◆ SHORT PROBLEM
Exclude the pictures and reproduce the remaining data exactly as written.

-- START RECORD EXTRACTS --

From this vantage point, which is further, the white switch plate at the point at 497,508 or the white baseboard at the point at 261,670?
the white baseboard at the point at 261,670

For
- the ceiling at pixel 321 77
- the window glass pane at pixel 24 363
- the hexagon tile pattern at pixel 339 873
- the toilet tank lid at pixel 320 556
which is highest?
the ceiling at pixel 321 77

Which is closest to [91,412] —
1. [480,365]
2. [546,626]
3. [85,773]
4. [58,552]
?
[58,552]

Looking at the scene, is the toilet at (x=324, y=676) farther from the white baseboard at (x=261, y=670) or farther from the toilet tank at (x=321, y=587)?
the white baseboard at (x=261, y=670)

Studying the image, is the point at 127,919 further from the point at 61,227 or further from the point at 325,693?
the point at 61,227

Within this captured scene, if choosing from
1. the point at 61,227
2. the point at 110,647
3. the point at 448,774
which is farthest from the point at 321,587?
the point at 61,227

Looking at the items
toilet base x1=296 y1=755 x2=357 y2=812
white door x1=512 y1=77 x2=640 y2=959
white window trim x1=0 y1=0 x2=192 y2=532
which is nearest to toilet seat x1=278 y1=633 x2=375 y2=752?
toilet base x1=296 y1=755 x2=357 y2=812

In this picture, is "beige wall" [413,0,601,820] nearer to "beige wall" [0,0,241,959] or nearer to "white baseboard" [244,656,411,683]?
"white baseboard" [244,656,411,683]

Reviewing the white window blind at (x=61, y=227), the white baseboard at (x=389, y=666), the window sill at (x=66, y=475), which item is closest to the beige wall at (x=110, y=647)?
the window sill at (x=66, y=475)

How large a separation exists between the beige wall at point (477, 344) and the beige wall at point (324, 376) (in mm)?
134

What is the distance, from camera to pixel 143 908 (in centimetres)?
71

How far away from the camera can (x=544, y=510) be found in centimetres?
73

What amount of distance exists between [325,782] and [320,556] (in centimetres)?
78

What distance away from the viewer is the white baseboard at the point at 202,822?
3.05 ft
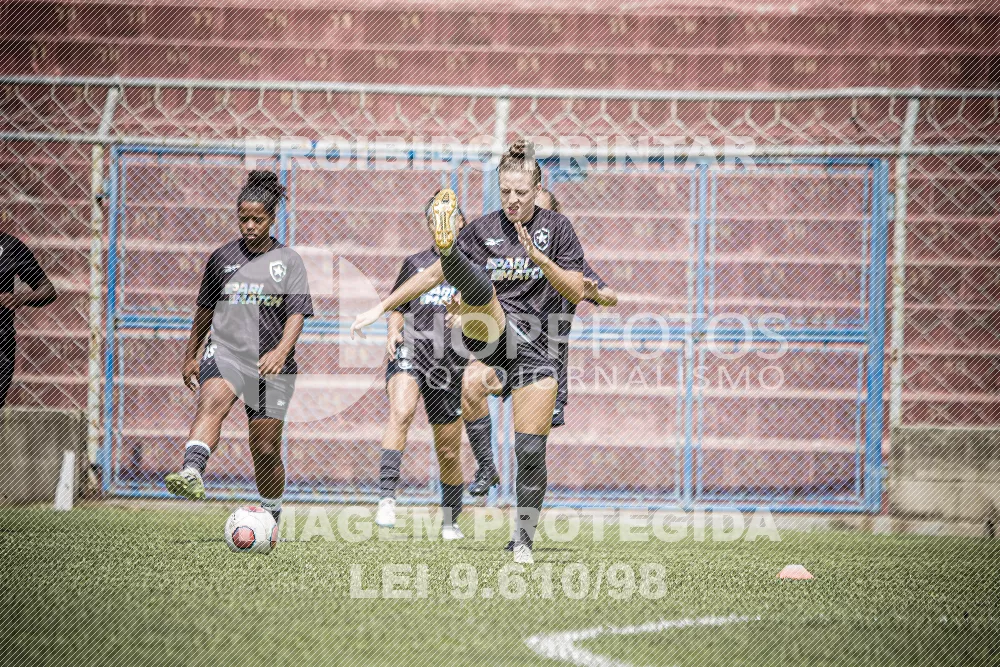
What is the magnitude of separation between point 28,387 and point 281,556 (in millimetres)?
4536

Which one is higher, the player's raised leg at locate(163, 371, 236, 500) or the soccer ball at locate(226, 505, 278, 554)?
the player's raised leg at locate(163, 371, 236, 500)

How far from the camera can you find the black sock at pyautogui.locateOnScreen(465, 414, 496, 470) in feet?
25.0

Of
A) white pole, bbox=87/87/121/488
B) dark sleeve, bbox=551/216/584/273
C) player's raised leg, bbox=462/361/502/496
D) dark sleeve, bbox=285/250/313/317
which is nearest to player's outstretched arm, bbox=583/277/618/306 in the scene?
dark sleeve, bbox=551/216/584/273

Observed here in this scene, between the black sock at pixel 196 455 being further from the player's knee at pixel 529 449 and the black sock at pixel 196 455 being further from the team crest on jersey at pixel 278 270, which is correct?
the player's knee at pixel 529 449

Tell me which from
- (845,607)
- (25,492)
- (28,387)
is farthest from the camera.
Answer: (28,387)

-- END RECORD EXTRACTS --

◆ EXPECTED OUTPUT
From this vantage point, which is further, the white switch plate at the point at 497,508 or the white baseboard at the point at 261,670?
the white baseboard at the point at 261,670

For
- the ceiling at pixel 321 77
- the window glass pane at pixel 24 363
- the hexagon tile pattern at pixel 339 873
- the toilet tank lid at pixel 320 556
which is highest?
the ceiling at pixel 321 77

Which is closest to [91,412] —
1. [480,365]
2. [546,626]
3. [85,773]
4. [58,552]
?
[58,552]

Looking at the scene, is the toilet at (x=324, y=676) farther from the white baseboard at (x=261, y=670) or farther from the toilet tank at (x=321, y=587)?
the white baseboard at (x=261, y=670)

Studying the image, is the point at 127,919 further from the point at 61,227 or further from the point at 325,693?
the point at 61,227

Within this captured scene, if choosing from
1. the point at 61,227
2. the point at 110,647
3. the point at 448,774
which is farthest from the point at 321,587?
the point at 61,227

Looking at the items
toilet base x1=296 y1=755 x2=357 y2=812
white door x1=512 y1=77 x2=640 y2=959
white window trim x1=0 y1=0 x2=192 y2=532
which is nearest to toilet seat x1=278 y1=633 x2=375 y2=752?
toilet base x1=296 y1=755 x2=357 y2=812

In this picture, is "beige wall" [413,0,601,820] nearer to "beige wall" [0,0,241,959] or nearer to "white baseboard" [244,656,411,683]?
"white baseboard" [244,656,411,683]

Reviewing the white window blind at (x=61, y=227), the white baseboard at (x=389, y=666), the window sill at (x=66, y=475), which item is closest to the beige wall at (x=110, y=647)?
the window sill at (x=66, y=475)

How large a separation exists between the beige wall at point (477, 344) and the beige wall at point (324, 376) (in mm)?
134

What is the distance, from camera to pixel 143 908 (in centimetres)?
71

How far away from the camera can (x=544, y=510) be found in centimetres?
73

What amount of distance exists between [325,782] and [320,556] (in centimetres)?
78

What distance away from the viewer is the white baseboard at the point at 202,822?
3.05 ft
What is the magnitude of separation between point 28,387 and point 281,556 (in millimetres)?
4536

Which one is higher, the player's raised leg at locate(163, 371, 236, 500) or the soccer ball at locate(226, 505, 278, 554)?
the player's raised leg at locate(163, 371, 236, 500)

How far from the camera can you find the black sock at pyautogui.locateOnScreen(465, 414, 496, 470) in feet?
25.0

Of
A) white pole, bbox=87/87/121/488
B) dark sleeve, bbox=551/216/584/273
C) player's raised leg, bbox=462/361/502/496
D) dark sleeve, bbox=285/250/313/317
which is nearest to player's outstretched arm, bbox=583/277/618/306 in the scene?
dark sleeve, bbox=551/216/584/273

Observed here in this scene, between the black sock at pixel 196 455 being further from the player's knee at pixel 529 449 and the black sock at pixel 196 455 being further from the team crest on jersey at pixel 278 270, which is correct?
the player's knee at pixel 529 449

Tell me which from
- (845,607)
- (25,492)
- (28,387)
is farthest from the camera.
Answer: (28,387)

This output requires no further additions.